This Week I Learned: 2021-07-11

  1. How to write better regexes in PHP. I’m looking forward to my next opportunity to use regexes in the “real world” so that I can try out some of the suggestions in this great post.
  2. I already knew about the PHPStorm “Run Anything” widget (CTRL + CTRL), but I did not know there was a similar feature for code actions – SHIFT + SHIFT. This is one of several new shortcuts I discovered with this Laraval Daily video and Christoph Rumpel’s great list of PHPStorm Tips & Tricks. I’m so happy because now I can rename variables without using my mouse (a big win when working with legacy code) and also because I now know that PHPStorm has multiple cursors so there’s no reason for anybody to still be using SublimeText.
  3. This quick summary of 5 Doctrine performance pitfalls has given me some food for thought about the balance between overuse of fetch joins and N+1 queries. I had not realised that Doctrine’s internal processing of rows returned via fetch joins had its inefficiencies, and it’s inspired me to revisit one of my projects and see whether two queries might be better than one.

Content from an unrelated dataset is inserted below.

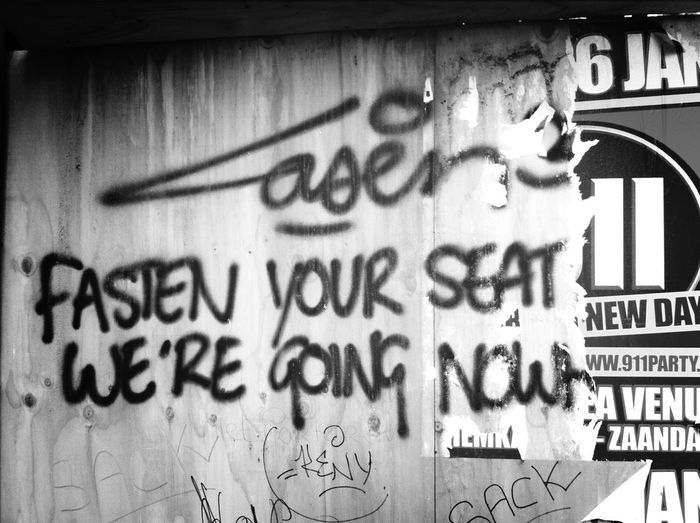 Street Art Graffiti Laser 3.14 Fasten Your Seatbelt We're Going Nowhere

  4. If you attempt to array_unshift() an element onto the start of an array which is indexed by integer-like strings, these indexes will all get reset starting from 1 as if they were integers. This wasn’t what I meant to do anyway, but it always makes my day when I spot a weird PHP quirk in the wild on a debugging safari.
  5. This delightful photo gallery of HTTP status codes illustrated by dogs brings together the two loves of my life. I particularly love the 502, which reminds me of my dog’s tireless efforts at cramming herself through various undersized escape portals after we moved to a new house this year.